4. The Closet Struggle
Then there was that fateful day when I got stuck in my shapewear tank top after an exhausting day. I was in my closet, literally wrestling with the clingy fabric that decided to cling just a bit too tightly. Panic set in, and I seriously considered grabbing a pair of scissors. Eventually, I managed to free myself, but not without understanding what true claustrophobia feels like.
5. The Final Straw
The final straw came one evening when I had to ask my husband to help me out of my Spanx ¾ sleeve top. I was genuinely trapped, and the situation was becoming increasingly uncomfortable. Talk about destroying the illusion of sexiness I’ve been trying to maintain for the past 14 years. So much for that, right?
So here’s the deal, Spanx, Assets, or whatever you want to call yourself. You’ve caused me enough embarrassment, panic, and bathroom chaos to last a lifetime. If I could just shed 20 pounds, I’d kick your constricting self to the curb.
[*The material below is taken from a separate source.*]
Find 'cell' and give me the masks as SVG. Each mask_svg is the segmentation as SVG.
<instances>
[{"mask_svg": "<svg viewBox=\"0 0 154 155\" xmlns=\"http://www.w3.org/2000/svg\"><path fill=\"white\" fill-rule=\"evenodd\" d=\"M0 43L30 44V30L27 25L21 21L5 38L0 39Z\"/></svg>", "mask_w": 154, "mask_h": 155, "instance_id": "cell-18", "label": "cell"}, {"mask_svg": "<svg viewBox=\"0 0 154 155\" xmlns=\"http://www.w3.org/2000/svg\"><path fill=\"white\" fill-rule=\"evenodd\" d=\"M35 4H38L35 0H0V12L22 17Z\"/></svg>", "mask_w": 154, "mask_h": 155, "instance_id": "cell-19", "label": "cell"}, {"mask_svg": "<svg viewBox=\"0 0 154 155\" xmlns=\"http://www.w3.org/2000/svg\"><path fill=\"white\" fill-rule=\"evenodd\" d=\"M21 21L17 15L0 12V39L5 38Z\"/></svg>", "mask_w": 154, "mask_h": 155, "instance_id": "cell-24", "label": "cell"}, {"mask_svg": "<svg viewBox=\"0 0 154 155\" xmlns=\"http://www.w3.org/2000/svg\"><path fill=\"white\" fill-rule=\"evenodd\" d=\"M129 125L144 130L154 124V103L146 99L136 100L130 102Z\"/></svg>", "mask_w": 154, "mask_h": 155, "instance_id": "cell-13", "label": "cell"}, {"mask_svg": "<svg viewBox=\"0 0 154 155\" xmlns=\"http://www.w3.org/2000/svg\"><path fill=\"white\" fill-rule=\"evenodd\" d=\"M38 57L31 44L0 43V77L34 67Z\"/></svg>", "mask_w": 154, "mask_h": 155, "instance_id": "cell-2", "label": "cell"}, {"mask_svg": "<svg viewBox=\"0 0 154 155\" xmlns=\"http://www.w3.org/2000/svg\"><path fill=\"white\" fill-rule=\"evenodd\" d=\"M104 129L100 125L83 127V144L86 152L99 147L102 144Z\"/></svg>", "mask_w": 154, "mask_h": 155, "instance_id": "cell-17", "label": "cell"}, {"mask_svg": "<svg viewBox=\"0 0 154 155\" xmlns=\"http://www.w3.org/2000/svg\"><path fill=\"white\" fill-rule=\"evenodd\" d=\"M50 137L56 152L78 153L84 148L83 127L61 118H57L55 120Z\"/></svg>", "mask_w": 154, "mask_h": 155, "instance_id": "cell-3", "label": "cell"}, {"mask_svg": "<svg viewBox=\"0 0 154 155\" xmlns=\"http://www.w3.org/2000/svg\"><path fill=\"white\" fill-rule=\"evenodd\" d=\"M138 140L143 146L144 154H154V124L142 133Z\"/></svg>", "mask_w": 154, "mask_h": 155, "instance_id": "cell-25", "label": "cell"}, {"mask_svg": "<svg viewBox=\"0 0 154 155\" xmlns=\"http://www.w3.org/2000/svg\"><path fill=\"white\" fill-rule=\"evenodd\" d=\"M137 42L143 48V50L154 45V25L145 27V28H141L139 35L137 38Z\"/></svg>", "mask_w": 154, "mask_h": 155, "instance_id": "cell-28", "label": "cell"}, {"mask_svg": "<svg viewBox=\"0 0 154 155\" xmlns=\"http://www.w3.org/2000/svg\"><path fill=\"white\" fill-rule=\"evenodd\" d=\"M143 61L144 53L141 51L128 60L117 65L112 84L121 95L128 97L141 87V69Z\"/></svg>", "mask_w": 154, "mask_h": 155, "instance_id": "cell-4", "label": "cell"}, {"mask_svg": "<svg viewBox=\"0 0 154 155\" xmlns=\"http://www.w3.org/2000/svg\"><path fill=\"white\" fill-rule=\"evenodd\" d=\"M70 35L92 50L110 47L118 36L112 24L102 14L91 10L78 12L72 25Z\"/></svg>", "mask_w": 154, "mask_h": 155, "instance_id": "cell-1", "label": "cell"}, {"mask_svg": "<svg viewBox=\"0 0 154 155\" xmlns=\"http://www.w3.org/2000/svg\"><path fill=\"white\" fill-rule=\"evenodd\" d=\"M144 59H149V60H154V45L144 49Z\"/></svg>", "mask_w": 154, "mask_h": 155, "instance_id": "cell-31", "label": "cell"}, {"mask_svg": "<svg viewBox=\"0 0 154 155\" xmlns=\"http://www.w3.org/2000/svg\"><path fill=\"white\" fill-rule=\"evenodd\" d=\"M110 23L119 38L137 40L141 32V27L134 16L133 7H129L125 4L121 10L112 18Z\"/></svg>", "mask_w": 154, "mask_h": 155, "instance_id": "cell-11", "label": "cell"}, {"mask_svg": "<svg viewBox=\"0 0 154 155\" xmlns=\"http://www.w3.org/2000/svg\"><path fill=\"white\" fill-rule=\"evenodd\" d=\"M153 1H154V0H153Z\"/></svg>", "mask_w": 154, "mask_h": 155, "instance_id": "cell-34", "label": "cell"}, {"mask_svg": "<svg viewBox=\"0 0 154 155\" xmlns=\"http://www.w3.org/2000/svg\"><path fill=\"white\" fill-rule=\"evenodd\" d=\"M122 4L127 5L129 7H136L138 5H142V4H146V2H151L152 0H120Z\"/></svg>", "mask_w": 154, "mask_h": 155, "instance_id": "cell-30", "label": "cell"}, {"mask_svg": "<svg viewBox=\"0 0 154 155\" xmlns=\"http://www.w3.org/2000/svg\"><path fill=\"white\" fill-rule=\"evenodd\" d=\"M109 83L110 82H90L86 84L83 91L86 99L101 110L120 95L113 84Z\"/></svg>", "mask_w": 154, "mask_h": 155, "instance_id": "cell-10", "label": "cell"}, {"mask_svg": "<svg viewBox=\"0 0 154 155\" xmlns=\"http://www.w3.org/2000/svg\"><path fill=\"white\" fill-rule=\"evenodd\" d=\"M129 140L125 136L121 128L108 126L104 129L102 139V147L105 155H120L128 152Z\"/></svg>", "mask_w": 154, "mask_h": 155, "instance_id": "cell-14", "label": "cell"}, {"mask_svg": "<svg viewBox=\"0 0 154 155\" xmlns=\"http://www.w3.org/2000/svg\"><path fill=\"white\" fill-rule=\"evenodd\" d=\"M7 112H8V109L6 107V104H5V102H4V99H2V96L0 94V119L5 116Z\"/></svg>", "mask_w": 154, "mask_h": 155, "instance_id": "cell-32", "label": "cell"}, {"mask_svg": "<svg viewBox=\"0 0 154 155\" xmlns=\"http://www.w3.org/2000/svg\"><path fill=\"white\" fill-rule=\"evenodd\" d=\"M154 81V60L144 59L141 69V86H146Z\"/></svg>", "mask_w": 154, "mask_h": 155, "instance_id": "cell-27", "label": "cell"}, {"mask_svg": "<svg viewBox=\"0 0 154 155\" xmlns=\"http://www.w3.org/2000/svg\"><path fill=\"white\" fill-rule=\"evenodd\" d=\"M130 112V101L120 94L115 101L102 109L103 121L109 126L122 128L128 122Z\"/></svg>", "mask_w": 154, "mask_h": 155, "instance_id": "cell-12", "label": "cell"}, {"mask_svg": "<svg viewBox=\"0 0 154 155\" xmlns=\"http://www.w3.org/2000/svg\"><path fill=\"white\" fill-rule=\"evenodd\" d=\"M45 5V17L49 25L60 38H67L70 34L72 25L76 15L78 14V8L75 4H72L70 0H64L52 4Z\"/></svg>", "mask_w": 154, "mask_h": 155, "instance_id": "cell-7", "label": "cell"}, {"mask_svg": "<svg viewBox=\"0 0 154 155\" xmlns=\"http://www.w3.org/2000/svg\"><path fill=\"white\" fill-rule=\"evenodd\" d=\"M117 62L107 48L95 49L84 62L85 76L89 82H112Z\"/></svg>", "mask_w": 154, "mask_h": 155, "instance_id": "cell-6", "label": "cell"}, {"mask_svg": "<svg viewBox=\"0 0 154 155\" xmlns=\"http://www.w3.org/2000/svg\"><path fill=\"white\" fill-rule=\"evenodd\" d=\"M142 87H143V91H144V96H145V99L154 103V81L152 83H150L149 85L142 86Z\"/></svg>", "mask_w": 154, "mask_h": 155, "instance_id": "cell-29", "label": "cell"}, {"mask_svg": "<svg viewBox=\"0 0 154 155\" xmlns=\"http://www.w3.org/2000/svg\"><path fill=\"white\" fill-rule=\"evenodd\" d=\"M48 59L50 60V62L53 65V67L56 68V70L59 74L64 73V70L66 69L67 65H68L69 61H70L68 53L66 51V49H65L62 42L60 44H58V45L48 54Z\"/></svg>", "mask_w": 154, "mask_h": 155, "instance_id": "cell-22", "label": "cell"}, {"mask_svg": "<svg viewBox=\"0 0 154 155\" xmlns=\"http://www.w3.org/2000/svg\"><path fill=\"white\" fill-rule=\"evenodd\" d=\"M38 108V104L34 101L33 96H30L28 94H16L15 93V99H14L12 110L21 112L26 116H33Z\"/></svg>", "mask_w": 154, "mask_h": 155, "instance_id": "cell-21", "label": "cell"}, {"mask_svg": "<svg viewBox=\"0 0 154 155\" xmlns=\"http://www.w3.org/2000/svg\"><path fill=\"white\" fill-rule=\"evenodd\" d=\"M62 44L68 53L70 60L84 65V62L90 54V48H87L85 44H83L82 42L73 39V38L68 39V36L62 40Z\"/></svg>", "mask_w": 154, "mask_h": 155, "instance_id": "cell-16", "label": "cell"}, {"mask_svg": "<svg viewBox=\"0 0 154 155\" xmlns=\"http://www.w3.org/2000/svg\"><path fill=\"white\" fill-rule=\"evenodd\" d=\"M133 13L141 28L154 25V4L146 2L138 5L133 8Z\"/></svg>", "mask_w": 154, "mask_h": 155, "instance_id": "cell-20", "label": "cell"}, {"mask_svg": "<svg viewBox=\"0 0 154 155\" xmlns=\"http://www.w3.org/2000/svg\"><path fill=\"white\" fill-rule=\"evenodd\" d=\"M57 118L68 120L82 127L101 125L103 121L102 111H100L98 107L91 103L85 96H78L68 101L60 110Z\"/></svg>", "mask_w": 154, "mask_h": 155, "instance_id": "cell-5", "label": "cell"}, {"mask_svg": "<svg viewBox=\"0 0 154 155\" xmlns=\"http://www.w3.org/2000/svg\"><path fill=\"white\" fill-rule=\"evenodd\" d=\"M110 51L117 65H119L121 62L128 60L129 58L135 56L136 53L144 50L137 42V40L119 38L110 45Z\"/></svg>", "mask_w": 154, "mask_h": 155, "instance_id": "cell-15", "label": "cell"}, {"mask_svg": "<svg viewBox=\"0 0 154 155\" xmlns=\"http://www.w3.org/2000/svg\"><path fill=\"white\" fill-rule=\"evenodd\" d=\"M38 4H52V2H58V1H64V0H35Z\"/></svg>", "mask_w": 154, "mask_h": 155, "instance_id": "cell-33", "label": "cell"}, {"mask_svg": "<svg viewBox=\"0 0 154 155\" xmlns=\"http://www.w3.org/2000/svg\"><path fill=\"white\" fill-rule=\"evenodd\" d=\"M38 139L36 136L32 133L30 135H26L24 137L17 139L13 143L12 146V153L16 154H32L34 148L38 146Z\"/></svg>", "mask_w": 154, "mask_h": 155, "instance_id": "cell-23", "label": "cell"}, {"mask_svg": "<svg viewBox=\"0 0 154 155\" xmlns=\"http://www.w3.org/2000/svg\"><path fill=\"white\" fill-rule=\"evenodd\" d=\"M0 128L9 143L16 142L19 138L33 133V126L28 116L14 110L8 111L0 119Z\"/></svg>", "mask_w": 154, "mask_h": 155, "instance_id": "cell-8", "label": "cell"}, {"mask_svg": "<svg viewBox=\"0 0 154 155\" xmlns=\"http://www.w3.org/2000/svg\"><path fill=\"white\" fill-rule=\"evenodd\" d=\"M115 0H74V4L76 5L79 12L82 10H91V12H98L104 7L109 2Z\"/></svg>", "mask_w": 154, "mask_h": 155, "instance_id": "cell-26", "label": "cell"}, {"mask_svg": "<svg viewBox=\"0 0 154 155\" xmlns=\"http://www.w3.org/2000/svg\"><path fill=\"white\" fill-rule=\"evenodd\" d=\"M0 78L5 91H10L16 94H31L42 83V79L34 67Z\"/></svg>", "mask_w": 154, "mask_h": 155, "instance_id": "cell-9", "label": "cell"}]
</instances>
P.S. I know that going up a size would fix everything, but I’m not investing any more money in you—after all, I plan to be back to my ideal size soon.
Thanks for your unhelpful assistance.
Sincerely,
Me
P.S. If you’re interested in more related topics, check out our post on home insemination at Cervical Insemination. And for those looking for a reputable online retailer, you can find great at-home insemination kits at Make a Mom. For further information about pregnancy and home insemination, visit the CDC’s excellent resource.
In summary, my experiences with Spanx have been riddled with frustration and embarrassment. It’s clear that while they are marketed as the perfect solution for a smoother silhouette, the reality often falls short of expectations.